• [练习说明]
下文讲述西阴遗址的考古发掘，请从其末句之后续写。

• [原始文本]
现在西阴遗址发掘出土的半个人工切割的蚕茧标本,已被确认为中国丝绸纺织史上最重要的实物证据,被写进多种史学着作。

时间离西阴遗址首次发掘已经过去了近80年,但首次发掘西阴遗址的中国考古学先驱李济、袁复礼先生,他们追求真理、献身科学的伟大精神,正在新一代考古学者的身上发扬光大。西阴遗址是由中国学者独立发掘的一处史前遗址,“是国人从事考古发掘工作的第一次”,从此结束了中国田野考古发掘由外国人主持的历史,对于中国近代考古学来说,它是一座标志碑,是一段值得记念的历史。

西阴村史前遗址的发掘,是中国人自己主持的第一次田野考古发掘,标志着现代考古学在中国正式建立,也奠定了李济作为“中国现代考古学之父”的历史地位。

李纪稍后又主持了1928年至1935年间殷墟发掘,这几年间的连续十五次的发掘,发现了大量的遗址、王陵以及众多文物,同时也培养了中国一代考古学的队伍。殷墟发掘,为中国的考古学奠定了基础,提供了方向,是中国考古学的一大进步。

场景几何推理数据
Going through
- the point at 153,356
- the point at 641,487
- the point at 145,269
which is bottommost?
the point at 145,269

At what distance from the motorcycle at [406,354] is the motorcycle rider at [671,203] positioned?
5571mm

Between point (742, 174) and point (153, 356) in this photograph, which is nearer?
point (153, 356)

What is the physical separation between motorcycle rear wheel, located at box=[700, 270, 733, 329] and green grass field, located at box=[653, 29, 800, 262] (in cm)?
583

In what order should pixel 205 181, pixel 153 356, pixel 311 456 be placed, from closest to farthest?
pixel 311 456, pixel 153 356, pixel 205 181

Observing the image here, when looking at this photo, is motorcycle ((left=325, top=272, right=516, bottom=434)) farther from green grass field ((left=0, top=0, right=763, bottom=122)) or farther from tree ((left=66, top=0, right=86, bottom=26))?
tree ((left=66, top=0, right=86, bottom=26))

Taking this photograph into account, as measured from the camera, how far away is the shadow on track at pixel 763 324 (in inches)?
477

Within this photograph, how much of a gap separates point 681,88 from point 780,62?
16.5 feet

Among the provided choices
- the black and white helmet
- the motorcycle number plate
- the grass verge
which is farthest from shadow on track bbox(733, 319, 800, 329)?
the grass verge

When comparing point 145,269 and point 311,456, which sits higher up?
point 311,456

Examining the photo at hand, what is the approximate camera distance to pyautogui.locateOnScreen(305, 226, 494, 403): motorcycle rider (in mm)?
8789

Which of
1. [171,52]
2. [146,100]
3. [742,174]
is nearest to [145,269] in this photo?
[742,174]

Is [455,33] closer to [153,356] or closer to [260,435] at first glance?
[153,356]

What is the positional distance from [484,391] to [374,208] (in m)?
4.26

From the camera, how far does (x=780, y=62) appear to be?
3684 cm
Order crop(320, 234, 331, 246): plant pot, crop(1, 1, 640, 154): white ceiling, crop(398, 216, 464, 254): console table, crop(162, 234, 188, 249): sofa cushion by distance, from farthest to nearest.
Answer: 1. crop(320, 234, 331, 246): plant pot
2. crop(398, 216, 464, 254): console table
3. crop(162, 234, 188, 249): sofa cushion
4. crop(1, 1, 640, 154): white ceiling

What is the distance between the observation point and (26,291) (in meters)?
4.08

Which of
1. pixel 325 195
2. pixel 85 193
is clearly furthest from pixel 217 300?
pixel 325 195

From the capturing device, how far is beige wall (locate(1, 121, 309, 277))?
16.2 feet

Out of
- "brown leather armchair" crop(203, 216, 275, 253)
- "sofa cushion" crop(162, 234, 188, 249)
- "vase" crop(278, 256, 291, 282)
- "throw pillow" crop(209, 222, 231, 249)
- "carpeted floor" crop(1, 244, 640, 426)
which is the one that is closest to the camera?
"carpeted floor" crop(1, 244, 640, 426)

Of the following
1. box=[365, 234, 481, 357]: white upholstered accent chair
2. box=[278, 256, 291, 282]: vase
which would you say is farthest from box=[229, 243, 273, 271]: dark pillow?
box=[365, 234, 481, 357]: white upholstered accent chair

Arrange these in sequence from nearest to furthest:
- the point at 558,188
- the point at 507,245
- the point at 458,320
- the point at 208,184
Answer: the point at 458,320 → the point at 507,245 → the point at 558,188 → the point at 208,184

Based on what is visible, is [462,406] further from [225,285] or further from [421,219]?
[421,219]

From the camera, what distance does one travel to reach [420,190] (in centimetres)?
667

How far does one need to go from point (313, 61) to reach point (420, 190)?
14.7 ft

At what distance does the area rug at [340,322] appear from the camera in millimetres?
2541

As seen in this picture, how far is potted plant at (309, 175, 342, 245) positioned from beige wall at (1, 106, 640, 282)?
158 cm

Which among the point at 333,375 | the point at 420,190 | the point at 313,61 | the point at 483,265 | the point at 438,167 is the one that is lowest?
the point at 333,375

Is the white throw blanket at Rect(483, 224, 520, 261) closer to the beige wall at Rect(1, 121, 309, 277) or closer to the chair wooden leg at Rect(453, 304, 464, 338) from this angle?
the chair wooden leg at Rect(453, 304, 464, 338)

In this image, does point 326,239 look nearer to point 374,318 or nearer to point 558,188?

• [本题结果]
不过值得一说的是这次发掘中的一些插曲。

2001年,李济嘱人将发掘物藏在彰德高级中学和河南省立十一中学校内,这两个学校都有董作宾的熟人。随后李济与董作宾携带一小部分文物返回北平,准备开始整理研究。此举本是因战事突发,情急之下的无奈选择,不料竟授人以柄。

安阳停工,私掘者蜂拥而上。6月22日,留守工地的王湘致函李济,“昨县署将私掘人一共带案下监,时花园庄人屈金梁等正掘挖,见法警前来带案随都跑了。现县署向本村村长追要等人。”7月1日,李济致函安阳县政府,“本所并未发函请销刘金和等传票,以后若仅用办事处信纸信封,而无负责签名盖章之件,概作无效。又关于盗掘古物一案,仍请查照董编辑员前函所列各节,切实究治”。李济终于明白,县署与私掘人不过在演双簧戏,其目的是糊弄“中央”,维护既得利益。

十月金秋,收割之后的安阳大地,转眼间褪了颜色,起伏的土地裸露着苍黄。经过暂时的疏通,第三次殷墟发掘在李济的主持下又将开工。然而,上次仓促停工,李济与董作宾携少量出土物回北平引起的误会,加之当地盗掘者和文物贩子等利益集团的策动,各种流言荒草般蔓生。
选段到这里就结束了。